## GIVEN INSTRUCTION
Lay out the lines as a Markdown table with the columns Number and Line, starting with the line that contains "From nearest to furthest, arrange" and going on through the line that contains "3. the tree at [68,44]". Number each line in order and leave out any blank lines.
◇ ◇ ◇ ◇ ◇
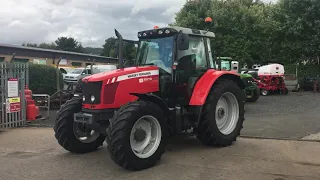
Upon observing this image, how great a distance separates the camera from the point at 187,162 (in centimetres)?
646

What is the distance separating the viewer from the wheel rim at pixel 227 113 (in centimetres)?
791

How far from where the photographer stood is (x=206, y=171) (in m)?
5.91

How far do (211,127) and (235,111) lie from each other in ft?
3.84

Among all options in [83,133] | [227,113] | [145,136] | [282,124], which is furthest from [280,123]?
[83,133]

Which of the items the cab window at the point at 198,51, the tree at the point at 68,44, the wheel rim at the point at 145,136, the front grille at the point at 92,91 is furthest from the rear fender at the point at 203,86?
the tree at the point at 68,44

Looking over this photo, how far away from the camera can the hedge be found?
17.3 m

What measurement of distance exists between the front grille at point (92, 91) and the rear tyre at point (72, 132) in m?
0.65

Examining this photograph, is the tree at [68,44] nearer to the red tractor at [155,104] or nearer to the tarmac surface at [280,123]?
the tarmac surface at [280,123]

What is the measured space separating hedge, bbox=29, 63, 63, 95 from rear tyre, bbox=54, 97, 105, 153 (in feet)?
35.8

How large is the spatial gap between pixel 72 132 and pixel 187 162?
2.28 m

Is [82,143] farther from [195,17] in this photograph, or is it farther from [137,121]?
[195,17]

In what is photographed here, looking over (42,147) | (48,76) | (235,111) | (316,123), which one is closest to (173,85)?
(235,111)

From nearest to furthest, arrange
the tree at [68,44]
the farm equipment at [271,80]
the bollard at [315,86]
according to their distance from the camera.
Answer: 1. the farm equipment at [271,80]
2. the bollard at [315,86]
3. the tree at [68,44]

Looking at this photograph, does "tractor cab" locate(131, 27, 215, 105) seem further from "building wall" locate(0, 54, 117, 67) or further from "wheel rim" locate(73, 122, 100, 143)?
"building wall" locate(0, 54, 117, 67)
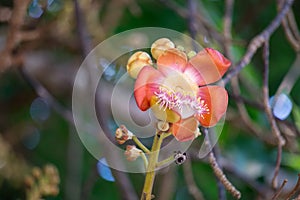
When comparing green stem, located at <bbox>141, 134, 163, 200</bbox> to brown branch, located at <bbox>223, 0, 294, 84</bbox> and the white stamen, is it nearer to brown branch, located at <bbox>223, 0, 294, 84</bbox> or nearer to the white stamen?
the white stamen

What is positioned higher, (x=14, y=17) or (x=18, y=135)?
(x=14, y=17)

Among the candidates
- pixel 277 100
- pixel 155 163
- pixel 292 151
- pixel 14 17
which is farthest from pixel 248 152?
pixel 155 163

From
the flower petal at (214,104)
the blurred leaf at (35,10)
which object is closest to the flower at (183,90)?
the flower petal at (214,104)

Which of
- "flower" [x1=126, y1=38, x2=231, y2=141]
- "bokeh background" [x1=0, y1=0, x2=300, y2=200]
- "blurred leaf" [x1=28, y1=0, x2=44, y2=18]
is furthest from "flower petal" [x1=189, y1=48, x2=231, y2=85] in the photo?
"blurred leaf" [x1=28, y1=0, x2=44, y2=18]

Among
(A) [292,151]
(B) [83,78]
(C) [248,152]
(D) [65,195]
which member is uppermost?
(A) [292,151]

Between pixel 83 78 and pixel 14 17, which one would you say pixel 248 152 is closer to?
pixel 83 78

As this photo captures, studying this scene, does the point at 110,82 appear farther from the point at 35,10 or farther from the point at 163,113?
the point at 163,113

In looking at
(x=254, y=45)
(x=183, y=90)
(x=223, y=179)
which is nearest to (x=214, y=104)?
(x=183, y=90)
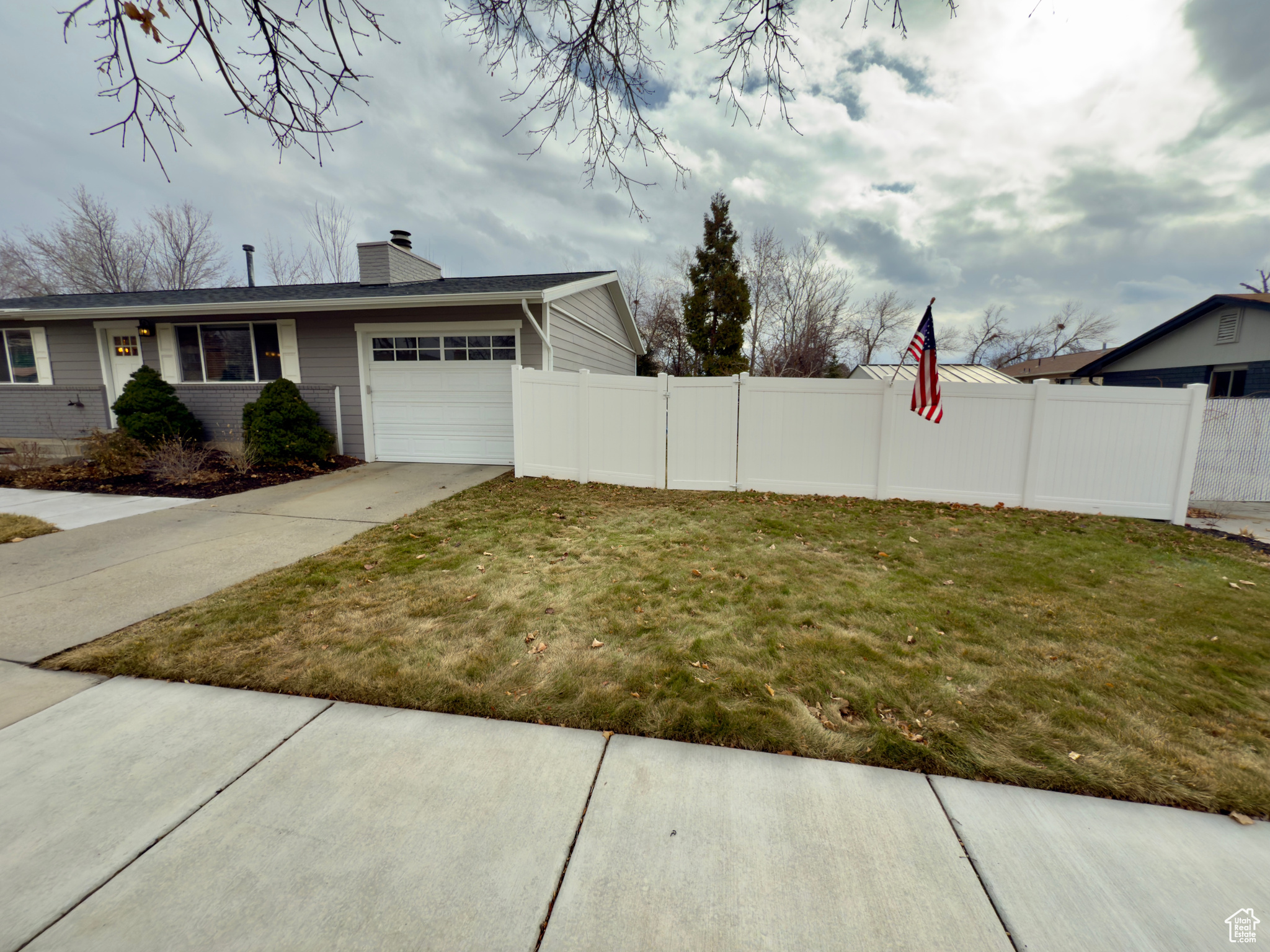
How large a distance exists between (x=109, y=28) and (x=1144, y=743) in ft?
◇ ◇ ◇ ◇ ◇
## ANSWER FOR THE TASK
| Number | Line |
|---|---|
| 1 | From nearest to furthest, arrange |
| 2 | the tree at [68,44] |
| 3 | the farm equipment at [271,80] |
| 4 | the bollard at [315,86] |
| 5 | according to their distance from the camera. |
| 6 | Answer: 1. the farm equipment at [271,80] |
| 7 | 2. the bollard at [315,86] |
| 8 | 3. the tree at [68,44] |